United Steelworkers of America

Fall 2005


Unions have played a crucial role in promoting pension plans and negotiating good pension benefits, as statistics on pensions and unionization demonstrate. Eighty-three percent of union workers have retirement plans, compared to only 44 percent for nonunion workers. But union workers are also far more likely to have defined benefit pension plans - 69 percent, compared to just 14 percent for nonunion workers.

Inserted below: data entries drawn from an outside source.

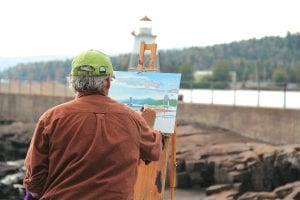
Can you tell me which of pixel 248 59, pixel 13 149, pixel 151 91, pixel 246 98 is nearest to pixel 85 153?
pixel 151 91

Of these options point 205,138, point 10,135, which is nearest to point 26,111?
point 10,135

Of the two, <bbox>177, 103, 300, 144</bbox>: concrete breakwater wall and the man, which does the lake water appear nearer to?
<bbox>177, 103, 300, 144</bbox>: concrete breakwater wall

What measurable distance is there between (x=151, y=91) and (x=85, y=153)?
2.13 m

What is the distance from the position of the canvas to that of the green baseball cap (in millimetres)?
1803

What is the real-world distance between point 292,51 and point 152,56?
29288mm

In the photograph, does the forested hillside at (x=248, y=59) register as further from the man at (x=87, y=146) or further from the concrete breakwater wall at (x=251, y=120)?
the man at (x=87, y=146)

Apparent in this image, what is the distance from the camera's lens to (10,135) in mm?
26297

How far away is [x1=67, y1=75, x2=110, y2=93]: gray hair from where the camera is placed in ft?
10.9

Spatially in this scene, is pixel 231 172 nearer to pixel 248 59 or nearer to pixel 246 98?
pixel 246 98

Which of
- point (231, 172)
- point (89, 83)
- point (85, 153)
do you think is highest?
point (89, 83)

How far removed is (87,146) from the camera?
10.4 ft

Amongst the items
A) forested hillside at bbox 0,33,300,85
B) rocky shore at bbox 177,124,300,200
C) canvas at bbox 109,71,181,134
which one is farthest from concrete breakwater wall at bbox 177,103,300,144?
canvas at bbox 109,71,181,134

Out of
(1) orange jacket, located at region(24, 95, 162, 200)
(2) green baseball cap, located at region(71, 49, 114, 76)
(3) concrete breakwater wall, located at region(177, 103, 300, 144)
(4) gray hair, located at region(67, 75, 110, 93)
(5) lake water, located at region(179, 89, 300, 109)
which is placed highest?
(2) green baseball cap, located at region(71, 49, 114, 76)

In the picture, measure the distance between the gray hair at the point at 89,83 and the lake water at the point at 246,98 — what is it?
1611 cm
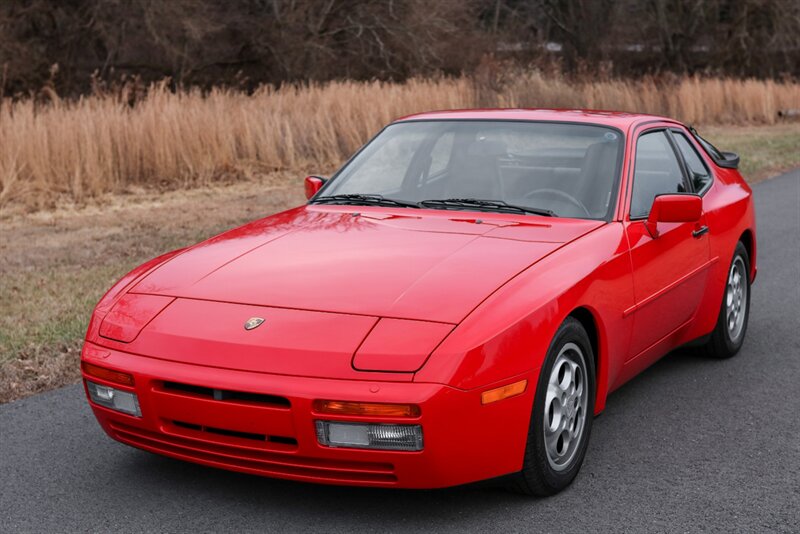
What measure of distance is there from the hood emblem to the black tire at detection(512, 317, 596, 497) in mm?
1000

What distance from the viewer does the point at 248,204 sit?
13.2 metres

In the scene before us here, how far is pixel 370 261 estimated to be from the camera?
430 cm

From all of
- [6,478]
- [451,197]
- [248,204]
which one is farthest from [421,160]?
[248,204]

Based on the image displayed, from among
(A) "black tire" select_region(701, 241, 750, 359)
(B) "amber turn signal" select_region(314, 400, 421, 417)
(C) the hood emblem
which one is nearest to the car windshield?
(A) "black tire" select_region(701, 241, 750, 359)

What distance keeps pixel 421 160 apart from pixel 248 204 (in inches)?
309

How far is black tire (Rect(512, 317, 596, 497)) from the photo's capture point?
3.90 m

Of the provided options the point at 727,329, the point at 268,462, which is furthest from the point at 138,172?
the point at 268,462

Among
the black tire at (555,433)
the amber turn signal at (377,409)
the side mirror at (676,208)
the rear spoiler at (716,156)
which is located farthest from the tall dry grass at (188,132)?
the amber turn signal at (377,409)

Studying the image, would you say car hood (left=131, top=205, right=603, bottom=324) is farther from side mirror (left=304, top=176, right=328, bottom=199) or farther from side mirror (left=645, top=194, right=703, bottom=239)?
side mirror (left=304, top=176, right=328, bottom=199)

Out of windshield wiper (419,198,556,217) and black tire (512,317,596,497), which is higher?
windshield wiper (419,198,556,217)

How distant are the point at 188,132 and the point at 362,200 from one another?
9991 millimetres

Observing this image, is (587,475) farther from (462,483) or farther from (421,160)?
(421,160)

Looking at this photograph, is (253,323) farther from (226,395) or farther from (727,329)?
(727,329)

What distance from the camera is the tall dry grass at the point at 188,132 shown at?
13.1 meters
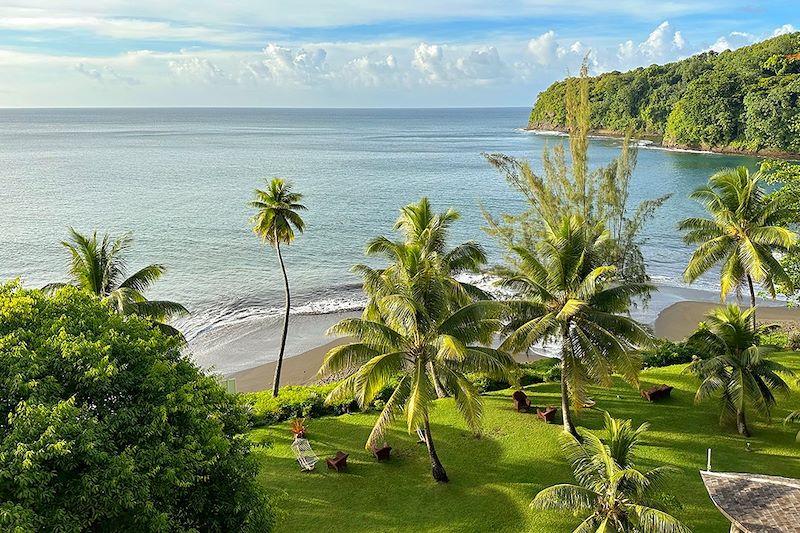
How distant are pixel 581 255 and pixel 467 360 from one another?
440 cm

In multi-employer and many public pension funds, workers have taken on leadership positions as trustees, helping to oversee the funds that handle their pension assets. By law, the trustee boards of Taft-Hartley plans, both defined benefit and defined contribution have equal representation from management and workers. In public employee funds, workers and unions are often, but certainly not always, represented on trustee boards. In single employer plans, however, workers and unions are generally not represented on pension boards. Where they are present on the board, workers have a strong voice in determining how their pension assets are overseen. Worker voice on pension fund boards is important because it can provide a broadened vision about how to meet the long-term retirement needs of plan participants and beneficiaries. At the same time, it can serve as a check against arbitrary or short-term decision making that may promote the interests of the plan's sponsors but be detrimental to plan participants and beneficiaries.

Employers who establish plans without worker participation are free to establish the menu of investment options available, determine the fees and expenses paid by workers and settle on the type of financial services accessible to plan participants. Employers often choose investment options based on criteria unrelated to investment return, such as administrative capability and minimal employer-paid costs. Workers without a say in such structures stand to receive diminished returns over time. They also stand to suffer the consequences of employer manipulation of stock prices. The recent increase in the number of lawsuits against employers stands as an indicator of the need for greater worker voice in defined contribution plan boards.